Work to complete: In the tetracycline notes below, restate the point beginning "Minocycline lacks a C-6 hydroxyl group" more briefly, keeping its main facts.

Selected excerpt below:

2) It has a secondary hydroxyl group at C-6 instead of the tertiary hydroxyl group. Demeclocycline therefore dehydrates more slowly than tetracycline because the secondary cation intermediate formed from demeclocycline in the dehydration reaction is less stable (higher energy) than the tertiary cation intermediate (lower energy) formed from tetracycline.
3) Food and milk lower oral absorption by about 50%

Question 17

minocycline

Answer 17

1) Minocycline lacks a C-6 hydroxyl group and therefore does not undergo acid-catalyzed dehydration. It therefore has no potential for 4-epianhydrotetracycline-mediated toxicity.
2) It is synthesized from demeclocycline.
3) Minocycline has 90-100% oral bioavailability.
4) The absorption of minocycline is lowered by about 20% when taken with food or milk.
5) Minocycline has vestibular toxicities** (vertigo, ataxia, nausea) not shared with other tetracyclines.

Question 18

oxytetracycline

Answer 18

1) Oxytetracycline is produced by fermentation of Streptomyces rimosis.
2) It is the most hydrophilic tetracycline and has been largely replaced by its semisynthetic descendants.
3) It is available with polymyxin B as an opthalmic ointment.

Question 19

doxycycline

Answer 19

1) Doxycycline is synthesized from oxytetracycline.
2) It lacks a C-6 hydroxyl group and therefore does not undergo acid-catalyzed dehydration. It therefore has no potential for 4-epianhydrotetracycline-mediated toxicity.
3) Because it has no potential for 4-epianhydrotetracycline-mediated toxicity and produces fewer GI symptoms, it is considered to be the tetracycline of choice by many physicians.
4) It has 90-100% oral bioavailability.

End of Selected excerpt.
Exercise data below:

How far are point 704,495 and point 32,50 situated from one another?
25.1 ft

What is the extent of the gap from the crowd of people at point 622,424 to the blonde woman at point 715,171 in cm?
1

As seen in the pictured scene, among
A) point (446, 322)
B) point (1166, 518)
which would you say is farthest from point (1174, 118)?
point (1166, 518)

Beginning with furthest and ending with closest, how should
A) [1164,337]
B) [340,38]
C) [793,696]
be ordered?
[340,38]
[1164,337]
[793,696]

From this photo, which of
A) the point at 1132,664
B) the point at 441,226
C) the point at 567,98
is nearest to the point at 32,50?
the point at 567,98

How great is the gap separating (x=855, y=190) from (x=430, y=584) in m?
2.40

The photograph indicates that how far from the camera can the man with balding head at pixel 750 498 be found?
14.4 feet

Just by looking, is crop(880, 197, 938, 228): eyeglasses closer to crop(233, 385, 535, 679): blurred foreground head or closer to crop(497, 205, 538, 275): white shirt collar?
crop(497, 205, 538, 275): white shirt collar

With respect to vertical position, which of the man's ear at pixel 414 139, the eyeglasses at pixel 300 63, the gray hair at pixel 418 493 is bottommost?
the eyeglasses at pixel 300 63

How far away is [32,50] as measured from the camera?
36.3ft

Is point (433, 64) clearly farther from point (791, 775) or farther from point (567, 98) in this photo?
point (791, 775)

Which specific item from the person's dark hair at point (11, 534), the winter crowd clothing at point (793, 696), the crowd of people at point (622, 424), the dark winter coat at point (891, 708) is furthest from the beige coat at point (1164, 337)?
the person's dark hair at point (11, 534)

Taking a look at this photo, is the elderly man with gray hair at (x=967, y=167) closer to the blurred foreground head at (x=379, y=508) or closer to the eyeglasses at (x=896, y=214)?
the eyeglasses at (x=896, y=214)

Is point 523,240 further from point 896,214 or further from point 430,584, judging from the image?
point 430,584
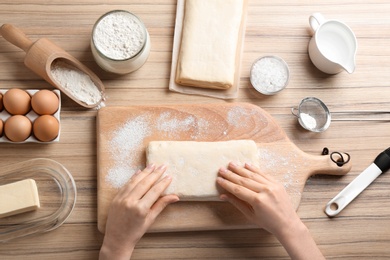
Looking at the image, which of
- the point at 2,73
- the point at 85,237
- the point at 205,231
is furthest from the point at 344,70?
the point at 2,73

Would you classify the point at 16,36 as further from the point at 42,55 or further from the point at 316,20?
the point at 316,20

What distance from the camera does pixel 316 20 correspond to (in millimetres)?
1335

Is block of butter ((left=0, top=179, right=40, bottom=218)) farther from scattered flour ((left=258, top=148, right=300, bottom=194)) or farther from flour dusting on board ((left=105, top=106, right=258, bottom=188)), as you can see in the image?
scattered flour ((left=258, top=148, right=300, bottom=194))

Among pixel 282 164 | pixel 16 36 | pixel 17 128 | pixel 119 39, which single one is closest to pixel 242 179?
pixel 282 164

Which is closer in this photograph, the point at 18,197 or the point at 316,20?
the point at 18,197

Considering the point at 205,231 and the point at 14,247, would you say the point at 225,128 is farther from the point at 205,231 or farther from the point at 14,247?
the point at 14,247

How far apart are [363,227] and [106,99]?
81 centimetres

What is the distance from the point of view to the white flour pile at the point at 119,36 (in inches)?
48.9

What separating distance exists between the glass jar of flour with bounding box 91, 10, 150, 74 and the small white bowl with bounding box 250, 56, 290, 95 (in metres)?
0.32

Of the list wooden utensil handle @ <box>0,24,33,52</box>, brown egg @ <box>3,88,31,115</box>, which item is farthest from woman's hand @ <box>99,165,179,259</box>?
wooden utensil handle @ <box>0,24,33,52</box>

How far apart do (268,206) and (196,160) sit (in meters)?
0.22

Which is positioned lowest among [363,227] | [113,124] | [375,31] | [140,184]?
→ [363,227]

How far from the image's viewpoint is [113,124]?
129cm

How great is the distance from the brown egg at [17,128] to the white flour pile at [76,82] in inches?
5.6
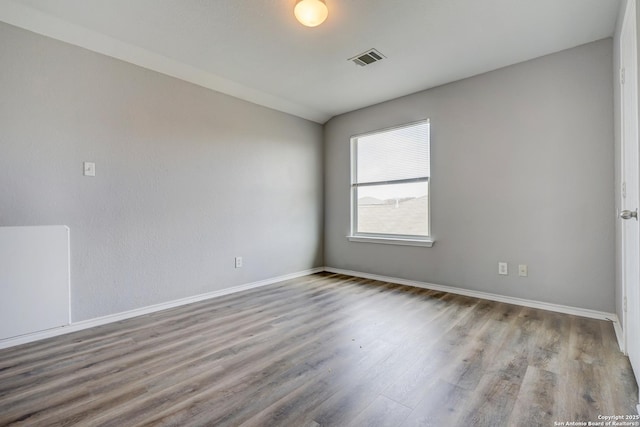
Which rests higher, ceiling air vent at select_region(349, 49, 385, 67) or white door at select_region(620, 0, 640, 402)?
ceiling air vent at select_region(349, 49, 385, 67)

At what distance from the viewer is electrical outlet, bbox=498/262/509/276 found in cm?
304

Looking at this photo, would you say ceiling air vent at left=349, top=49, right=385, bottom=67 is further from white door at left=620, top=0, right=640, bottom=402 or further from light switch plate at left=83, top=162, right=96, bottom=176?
light switch plate at left=83, top=162, right=96, bottom=176

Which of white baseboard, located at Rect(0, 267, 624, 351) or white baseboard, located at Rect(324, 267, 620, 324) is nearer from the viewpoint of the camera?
white baseboard, located at Rect(0, 267, 624, 351)

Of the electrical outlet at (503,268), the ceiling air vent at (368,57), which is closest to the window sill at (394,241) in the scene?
the electrical outlet at (503,268)

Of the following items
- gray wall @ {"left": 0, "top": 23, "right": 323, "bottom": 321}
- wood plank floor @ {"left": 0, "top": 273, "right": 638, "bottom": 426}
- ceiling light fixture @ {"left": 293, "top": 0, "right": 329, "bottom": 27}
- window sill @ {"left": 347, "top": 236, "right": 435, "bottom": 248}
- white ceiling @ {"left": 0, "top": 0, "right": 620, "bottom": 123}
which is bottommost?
wood plank floor @ {"left": 0, "top": 273, "right": 638, "bottom": 426}

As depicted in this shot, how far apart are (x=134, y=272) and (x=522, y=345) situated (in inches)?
131

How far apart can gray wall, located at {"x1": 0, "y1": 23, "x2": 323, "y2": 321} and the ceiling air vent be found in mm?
1500

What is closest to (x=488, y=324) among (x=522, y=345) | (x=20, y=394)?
(x=522, y=345)

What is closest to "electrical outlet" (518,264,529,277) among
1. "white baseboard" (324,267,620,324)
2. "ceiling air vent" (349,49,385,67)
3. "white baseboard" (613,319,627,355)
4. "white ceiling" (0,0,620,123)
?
"white baseboard" (324,267,620,324)

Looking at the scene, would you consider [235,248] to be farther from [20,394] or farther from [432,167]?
[432,167]

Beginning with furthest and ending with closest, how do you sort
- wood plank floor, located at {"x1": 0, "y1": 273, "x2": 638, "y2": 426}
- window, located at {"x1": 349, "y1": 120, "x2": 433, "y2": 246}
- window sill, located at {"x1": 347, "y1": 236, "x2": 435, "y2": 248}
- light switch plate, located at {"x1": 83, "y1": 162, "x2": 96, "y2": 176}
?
window, located at {"x1": 349, "y1": 120, "x2": 433, "y2": 246}
window sill, located at {"x1": 347, "y1": 236, "x2": 435, "y2": 248}
light switch plate, located at {"x1": 83, "y1": 162, "x2": 96, "y2": 176}
wood plank floor, located at {"x1": 0, "y1": 273, "x2": 638, "y2": 426}

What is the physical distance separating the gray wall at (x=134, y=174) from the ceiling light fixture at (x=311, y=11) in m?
1.69

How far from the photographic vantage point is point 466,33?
2484 mm

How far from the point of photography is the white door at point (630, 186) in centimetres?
152
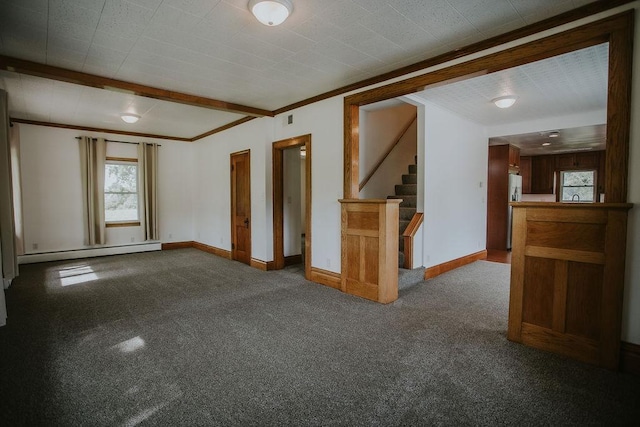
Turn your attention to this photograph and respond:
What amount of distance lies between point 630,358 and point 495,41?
2.73 m

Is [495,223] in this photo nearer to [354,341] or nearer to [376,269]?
[376,269]

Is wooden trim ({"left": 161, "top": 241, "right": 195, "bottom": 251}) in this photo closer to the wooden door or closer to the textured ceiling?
the wooden door

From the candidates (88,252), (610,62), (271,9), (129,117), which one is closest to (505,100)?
(610,62)

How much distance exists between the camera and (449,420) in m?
1.76

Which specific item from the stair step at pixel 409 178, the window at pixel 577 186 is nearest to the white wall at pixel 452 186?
the stair step at pixel 409 178

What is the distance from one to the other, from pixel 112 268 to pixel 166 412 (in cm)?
471

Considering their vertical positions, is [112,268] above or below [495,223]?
below

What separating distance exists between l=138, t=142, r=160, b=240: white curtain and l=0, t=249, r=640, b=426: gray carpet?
128 inches

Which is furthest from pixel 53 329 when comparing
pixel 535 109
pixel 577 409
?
pixel 535 109

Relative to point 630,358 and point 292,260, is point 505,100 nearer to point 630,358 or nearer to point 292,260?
point 630,358

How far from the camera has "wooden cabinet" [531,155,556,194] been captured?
9.24 m

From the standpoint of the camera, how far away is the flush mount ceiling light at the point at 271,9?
2.25 meters

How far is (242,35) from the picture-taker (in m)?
2.81

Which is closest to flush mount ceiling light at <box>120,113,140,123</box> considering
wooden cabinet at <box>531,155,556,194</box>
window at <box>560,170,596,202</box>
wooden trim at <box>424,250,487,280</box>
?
wooden trim at <box>424,250,487,280</box>
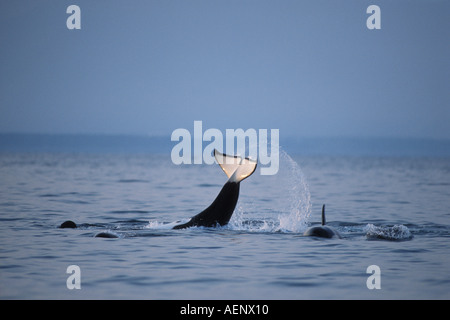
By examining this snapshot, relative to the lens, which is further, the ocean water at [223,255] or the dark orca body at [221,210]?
the dark orca body at [221,210]

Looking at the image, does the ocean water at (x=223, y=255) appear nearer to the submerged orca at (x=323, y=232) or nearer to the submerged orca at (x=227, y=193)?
the submerged orca at (x=323, y=232)

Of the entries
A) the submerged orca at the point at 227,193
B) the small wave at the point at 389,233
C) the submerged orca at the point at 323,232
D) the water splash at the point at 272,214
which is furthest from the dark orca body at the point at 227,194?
the small wave at the point at 389,233

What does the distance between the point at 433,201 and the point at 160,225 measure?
16838 mm

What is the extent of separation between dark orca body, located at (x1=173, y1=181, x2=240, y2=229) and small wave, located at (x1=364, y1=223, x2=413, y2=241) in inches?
156

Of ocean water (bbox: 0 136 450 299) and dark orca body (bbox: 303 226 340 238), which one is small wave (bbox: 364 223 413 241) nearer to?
ocean water (bbox: 0 136 450 299)

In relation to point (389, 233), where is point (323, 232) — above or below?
above

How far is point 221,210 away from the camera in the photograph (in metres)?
19.1

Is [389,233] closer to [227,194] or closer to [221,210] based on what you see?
[227,194]

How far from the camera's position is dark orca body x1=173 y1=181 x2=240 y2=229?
61.5 ft

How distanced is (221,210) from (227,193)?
636 mm

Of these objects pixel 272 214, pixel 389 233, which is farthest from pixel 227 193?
pixel 272 214

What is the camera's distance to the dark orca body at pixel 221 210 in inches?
738
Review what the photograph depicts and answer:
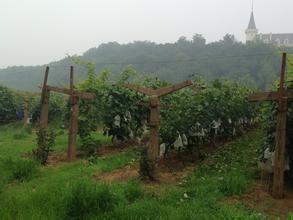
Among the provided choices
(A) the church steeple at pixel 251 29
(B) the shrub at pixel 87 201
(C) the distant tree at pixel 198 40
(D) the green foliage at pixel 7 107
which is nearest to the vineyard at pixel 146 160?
(B) the shrub at pixel 87 201

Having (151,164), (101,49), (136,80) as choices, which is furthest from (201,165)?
(101,49)

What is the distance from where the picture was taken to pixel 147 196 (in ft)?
24.9

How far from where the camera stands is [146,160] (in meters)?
8.78

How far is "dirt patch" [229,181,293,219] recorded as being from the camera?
7.03 metres

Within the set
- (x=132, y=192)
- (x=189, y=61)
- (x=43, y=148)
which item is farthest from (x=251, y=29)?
(x=132, y=192)

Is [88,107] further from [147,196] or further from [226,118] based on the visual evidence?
[147,196]

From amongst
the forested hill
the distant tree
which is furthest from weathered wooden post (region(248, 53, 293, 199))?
the distant tree

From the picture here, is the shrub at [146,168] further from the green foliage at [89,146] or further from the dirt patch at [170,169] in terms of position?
the green foliage at [89,146]

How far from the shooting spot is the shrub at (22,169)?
9305 mm

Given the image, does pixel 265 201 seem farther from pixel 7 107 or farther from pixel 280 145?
pixel 7 107

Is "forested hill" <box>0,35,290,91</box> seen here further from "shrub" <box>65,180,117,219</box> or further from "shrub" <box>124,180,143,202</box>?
"shrub" <box>65,180,117,219</box>

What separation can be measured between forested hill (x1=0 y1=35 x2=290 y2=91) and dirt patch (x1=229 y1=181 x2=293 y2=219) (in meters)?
39.8

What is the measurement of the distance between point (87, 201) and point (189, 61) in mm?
47881

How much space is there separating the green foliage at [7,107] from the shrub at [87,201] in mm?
18394
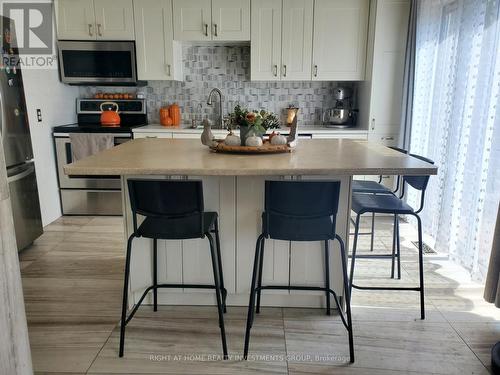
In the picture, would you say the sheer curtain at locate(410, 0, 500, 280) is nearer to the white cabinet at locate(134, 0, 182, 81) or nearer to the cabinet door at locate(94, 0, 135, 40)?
the white cabinet at locate(134, 0, 182, 81)

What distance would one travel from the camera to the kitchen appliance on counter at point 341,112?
14.0ft

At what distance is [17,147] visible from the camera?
9.89 ft

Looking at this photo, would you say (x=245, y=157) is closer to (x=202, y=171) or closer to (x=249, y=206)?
(x=249, y=206)

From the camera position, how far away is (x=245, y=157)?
2115 mm

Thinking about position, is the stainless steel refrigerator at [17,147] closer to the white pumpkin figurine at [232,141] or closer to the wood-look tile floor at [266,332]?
the wood-look tile floor at [266,332]

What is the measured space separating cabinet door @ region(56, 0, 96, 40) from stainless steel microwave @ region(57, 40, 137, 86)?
0.29ft

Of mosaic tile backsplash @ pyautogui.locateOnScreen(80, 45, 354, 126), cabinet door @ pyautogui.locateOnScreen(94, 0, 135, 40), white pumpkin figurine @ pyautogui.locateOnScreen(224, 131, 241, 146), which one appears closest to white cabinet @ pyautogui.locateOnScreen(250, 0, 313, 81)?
mosaic tile backsplash @ pyautogui.locateOnScreen(80, 45, 354, 126)

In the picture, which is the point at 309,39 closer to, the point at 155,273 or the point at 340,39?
the point at 340,39

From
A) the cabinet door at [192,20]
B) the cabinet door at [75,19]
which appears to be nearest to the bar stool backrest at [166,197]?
the cabinet door at [192,20]

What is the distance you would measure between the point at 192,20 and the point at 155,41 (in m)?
0.45

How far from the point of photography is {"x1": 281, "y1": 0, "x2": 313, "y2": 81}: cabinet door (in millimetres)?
3967

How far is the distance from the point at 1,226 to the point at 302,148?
1743 millimetres

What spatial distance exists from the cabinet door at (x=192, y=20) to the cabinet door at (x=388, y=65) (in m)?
1.73

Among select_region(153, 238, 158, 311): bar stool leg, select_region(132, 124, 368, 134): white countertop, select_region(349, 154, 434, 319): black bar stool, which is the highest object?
select_region(132, 124, 368, 134): white countertop
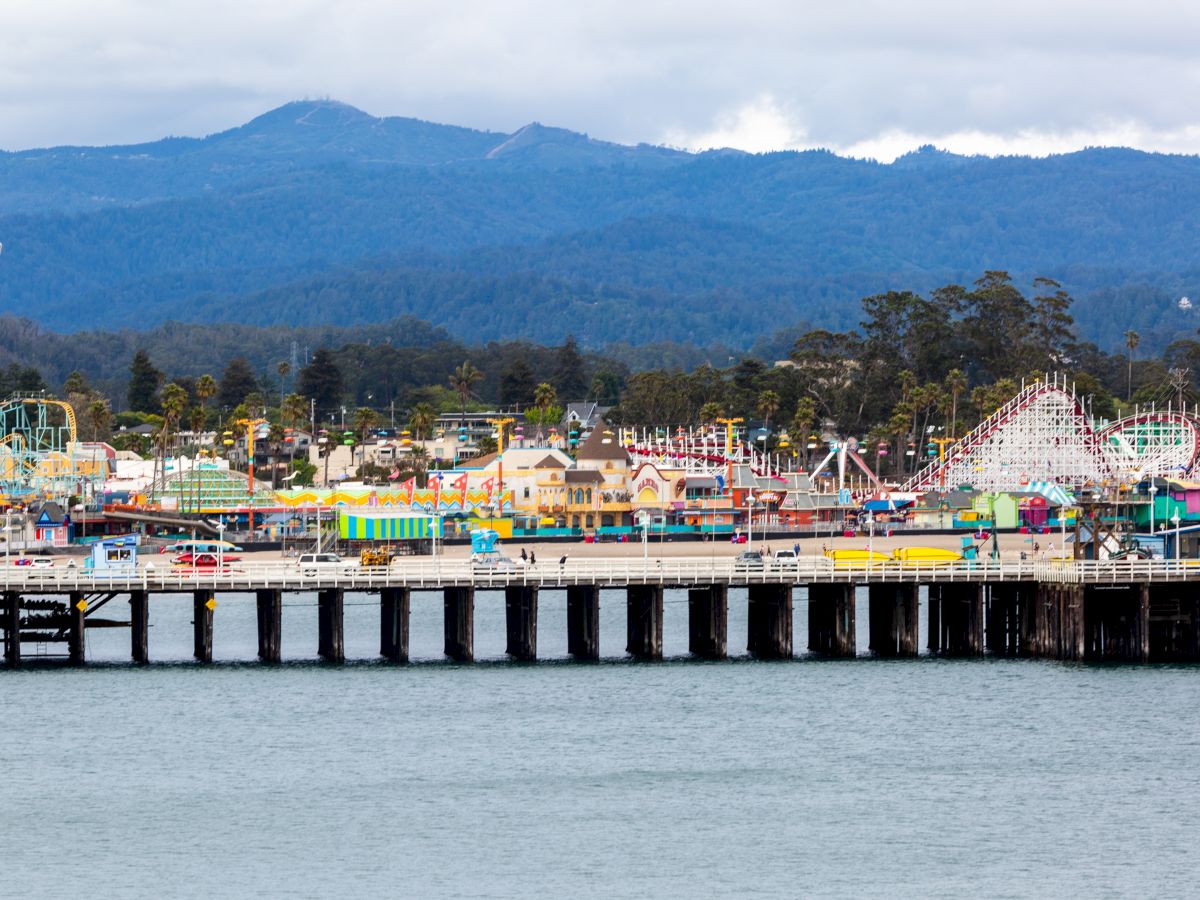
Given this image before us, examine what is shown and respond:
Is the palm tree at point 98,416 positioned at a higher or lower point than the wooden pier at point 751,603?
higher

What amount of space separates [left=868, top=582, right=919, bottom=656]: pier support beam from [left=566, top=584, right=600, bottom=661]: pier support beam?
8.88 metres

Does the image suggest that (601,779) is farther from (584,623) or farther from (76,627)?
(76,627)

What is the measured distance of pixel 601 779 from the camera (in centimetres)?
5506

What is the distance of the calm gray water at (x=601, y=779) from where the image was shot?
46.4 metres

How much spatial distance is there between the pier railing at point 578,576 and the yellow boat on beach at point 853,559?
0.59 meters

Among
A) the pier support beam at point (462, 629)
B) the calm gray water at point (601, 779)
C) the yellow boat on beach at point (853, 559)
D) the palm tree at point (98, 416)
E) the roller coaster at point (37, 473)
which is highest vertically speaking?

End of Exercise data.

Written answer: With no C-6 hydroxyl group, minocycline does not undergo acid-catalyzed dehydration, so it cannot cause 4-epianhydrotetracycline-mediated toxicity.